The biggest setback for the INDIA bloc, helmed by the RJD, came in Belaganj, a seat the party had been winning since its inception in the 1990s, but this time lost to the JD(U) headed by Chief Minister Nitish Kumar, the arch-rival of its founding president Lalu Prasad.
The JD(U) candidate Manorama Devi, a former MLC, defeated by a margin of more than 21,000 votes RJD’s Vishwanath Kumar Singh who made his debut from a seat that fell vacant upon election to Lok Sabha of his father Surendra Prasad Yadav, a multiple term MLA.
The margin of victory was greater than the 17,285 votes polled by Mohd Amjad of Jan Suraaj, whom the RJD may have liked to blame for its defeat by causing a split in Muslim votes.
JD(U) national spokesman Rajiv Ranjan Prasad said, "The people of Bihar deserve kudos for rejecting the negativity of the opposition and reposing their trust in Chief Minister Nitish Kumar. Under his leadership, the NDA will win more than 200 seats of the 243-strong assembly in 2025."
The RJD also suffered an embarrassing defeat in Ramgarh, where Prashant Kishor’s prediction of the party “finishing third or fourth” came true. The forecast had caused Sudhakar Singh, son of state RJD president Jagadanand Singh, the MP from Buxar who had won the assembly seat in 2020, to threaten that Jan Suraaj cadres in the constituency will be “beaten up with sticks”.
Singh’s younger brother Ajit finished a distant third after BJP winner Ashok Kumar Singh, a former MLA, and Satish Kumar Singh Yadav who fought on a ticket of the BSP, which has little foothold in Bihar.
Jan Suraaj, though, was hardly a factor in Ramgarh, where its candidate Sushil Kumar Singh polled less than four per cent votes.
The BJP also pulled off a stunning victory in Tarari, which falls under the Arrah Lok Sabha seat, currently represented by CPI(ML)’s Sudama Prasad, who had won the assembly segment for two consecutive terms.
CPI(ML) candidate Raju Yadav lost, by a margin of a little over 10,000 votes, to BJP debutant Vishal Prashant, better known as the son of local strongman Sunil Pandey, who was formerly with the JD(U) and had joined the saffron party a few months ago.

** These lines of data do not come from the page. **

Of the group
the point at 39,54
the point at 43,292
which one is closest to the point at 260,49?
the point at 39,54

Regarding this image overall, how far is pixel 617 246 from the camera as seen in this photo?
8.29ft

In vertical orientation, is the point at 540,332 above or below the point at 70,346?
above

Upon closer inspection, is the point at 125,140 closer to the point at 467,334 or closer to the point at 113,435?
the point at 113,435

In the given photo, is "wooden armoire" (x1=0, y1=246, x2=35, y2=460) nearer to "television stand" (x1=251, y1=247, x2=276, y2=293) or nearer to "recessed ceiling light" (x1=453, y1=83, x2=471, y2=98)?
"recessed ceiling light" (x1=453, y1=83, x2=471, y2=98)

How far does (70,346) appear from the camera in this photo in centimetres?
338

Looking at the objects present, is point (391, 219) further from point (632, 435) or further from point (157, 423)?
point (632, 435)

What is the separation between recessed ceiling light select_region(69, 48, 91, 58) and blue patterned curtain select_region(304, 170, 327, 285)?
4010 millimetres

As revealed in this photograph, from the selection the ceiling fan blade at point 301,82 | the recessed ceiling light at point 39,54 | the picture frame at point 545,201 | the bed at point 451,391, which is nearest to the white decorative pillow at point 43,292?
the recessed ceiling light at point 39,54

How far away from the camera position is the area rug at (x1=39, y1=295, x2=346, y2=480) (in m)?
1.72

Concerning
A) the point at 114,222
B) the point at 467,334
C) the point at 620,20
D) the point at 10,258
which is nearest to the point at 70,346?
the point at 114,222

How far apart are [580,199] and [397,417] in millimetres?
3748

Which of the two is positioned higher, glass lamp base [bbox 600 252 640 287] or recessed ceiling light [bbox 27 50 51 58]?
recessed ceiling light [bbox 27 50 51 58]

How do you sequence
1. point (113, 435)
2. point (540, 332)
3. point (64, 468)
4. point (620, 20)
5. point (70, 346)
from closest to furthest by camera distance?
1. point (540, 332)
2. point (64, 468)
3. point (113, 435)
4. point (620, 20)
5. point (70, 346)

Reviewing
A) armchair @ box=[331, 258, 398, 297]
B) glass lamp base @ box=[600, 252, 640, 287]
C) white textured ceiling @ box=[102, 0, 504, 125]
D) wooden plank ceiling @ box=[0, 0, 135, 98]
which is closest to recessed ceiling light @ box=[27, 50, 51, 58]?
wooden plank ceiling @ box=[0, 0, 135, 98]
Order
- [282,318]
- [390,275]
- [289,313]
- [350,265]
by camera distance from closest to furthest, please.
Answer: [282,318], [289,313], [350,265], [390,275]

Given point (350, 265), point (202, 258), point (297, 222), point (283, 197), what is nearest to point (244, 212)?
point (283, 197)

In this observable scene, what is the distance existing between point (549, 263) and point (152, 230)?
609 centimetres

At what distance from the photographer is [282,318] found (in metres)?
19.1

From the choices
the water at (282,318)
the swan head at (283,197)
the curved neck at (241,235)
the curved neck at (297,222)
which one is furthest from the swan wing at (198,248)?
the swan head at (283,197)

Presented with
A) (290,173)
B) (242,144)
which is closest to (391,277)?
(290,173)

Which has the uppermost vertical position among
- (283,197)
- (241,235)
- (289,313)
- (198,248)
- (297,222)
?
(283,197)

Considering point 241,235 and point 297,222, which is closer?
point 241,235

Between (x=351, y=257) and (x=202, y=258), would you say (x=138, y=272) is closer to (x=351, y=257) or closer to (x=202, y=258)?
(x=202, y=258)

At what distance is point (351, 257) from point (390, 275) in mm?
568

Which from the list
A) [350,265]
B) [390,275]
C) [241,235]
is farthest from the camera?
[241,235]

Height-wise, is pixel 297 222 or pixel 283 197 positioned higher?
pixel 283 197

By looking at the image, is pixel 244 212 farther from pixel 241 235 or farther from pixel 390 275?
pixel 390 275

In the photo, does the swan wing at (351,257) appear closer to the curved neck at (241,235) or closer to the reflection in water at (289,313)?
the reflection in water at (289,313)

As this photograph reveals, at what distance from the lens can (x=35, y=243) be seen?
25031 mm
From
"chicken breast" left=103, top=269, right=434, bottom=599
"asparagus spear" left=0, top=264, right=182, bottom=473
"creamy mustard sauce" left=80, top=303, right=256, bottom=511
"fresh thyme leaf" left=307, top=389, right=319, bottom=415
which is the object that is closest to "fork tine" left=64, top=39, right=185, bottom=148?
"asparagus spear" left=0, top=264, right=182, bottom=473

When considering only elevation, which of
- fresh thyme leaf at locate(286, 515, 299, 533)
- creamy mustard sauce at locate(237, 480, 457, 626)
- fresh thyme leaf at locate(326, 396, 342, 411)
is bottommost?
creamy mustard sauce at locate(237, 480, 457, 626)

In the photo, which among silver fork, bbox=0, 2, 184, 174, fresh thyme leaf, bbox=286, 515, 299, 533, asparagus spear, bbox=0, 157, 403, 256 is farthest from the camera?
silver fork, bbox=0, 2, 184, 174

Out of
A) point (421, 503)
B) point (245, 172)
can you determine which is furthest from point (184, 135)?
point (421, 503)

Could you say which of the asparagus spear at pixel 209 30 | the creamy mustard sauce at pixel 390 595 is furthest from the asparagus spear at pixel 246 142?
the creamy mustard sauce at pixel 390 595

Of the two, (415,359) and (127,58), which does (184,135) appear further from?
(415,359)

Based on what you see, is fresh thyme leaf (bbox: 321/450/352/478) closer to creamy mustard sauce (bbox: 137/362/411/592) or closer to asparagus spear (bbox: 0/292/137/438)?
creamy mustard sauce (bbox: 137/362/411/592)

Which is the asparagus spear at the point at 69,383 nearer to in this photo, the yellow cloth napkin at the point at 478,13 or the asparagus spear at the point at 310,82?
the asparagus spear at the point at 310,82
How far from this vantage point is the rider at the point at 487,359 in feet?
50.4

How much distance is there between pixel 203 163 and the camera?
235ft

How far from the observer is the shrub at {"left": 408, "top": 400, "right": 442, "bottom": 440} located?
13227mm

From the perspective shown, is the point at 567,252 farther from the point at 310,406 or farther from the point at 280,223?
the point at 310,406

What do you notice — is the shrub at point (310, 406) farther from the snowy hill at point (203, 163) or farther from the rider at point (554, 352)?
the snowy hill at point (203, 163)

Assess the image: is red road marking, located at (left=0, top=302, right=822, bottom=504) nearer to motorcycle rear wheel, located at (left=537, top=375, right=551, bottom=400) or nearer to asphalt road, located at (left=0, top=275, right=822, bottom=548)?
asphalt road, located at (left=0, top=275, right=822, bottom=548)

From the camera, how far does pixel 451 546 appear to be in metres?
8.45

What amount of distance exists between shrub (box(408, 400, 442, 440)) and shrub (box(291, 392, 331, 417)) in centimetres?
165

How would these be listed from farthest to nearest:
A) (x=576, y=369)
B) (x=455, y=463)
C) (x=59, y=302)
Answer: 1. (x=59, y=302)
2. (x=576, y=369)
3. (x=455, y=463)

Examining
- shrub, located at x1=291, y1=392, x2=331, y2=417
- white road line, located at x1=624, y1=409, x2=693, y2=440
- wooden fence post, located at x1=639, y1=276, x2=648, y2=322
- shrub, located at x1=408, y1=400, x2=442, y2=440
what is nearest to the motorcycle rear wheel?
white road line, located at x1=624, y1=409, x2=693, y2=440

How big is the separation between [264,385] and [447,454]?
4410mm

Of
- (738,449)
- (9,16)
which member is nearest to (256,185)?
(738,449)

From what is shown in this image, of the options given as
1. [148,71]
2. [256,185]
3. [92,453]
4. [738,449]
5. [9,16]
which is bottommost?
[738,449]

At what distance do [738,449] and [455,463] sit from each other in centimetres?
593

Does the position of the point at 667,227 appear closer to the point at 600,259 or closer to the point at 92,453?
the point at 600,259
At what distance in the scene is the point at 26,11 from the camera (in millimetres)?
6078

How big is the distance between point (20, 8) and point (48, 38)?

Jan Suraaj had initially announced that it was fielding a former Vice Chief of the Army in Tarari but later disclosed that he could not contest because of technical reasons. Its candidate Kiran Singh got less than four per cent votes.
The most respectable performance from Jan Suraaj came in the reserved Imamganj seat where its candidate Jitendra Paswan stood third, polling well over 20 per cent votes.
The seat, however, went to Deepa Kumari, daughter-in-law of Union minister Jitan Ram Manjhi, who defeated RJD’s Raushan Kumar by a slender margin of less than 6,000 votes.
Manjhi, who heads the Hindustani Awam Morcha, vacated Imamganj earlier this year upon getting elected to Lok Sabha from Gaya.
With the exception of Ashok Singh in Ramgarh, the winners in all the seats shall be making their debut in the state assembly.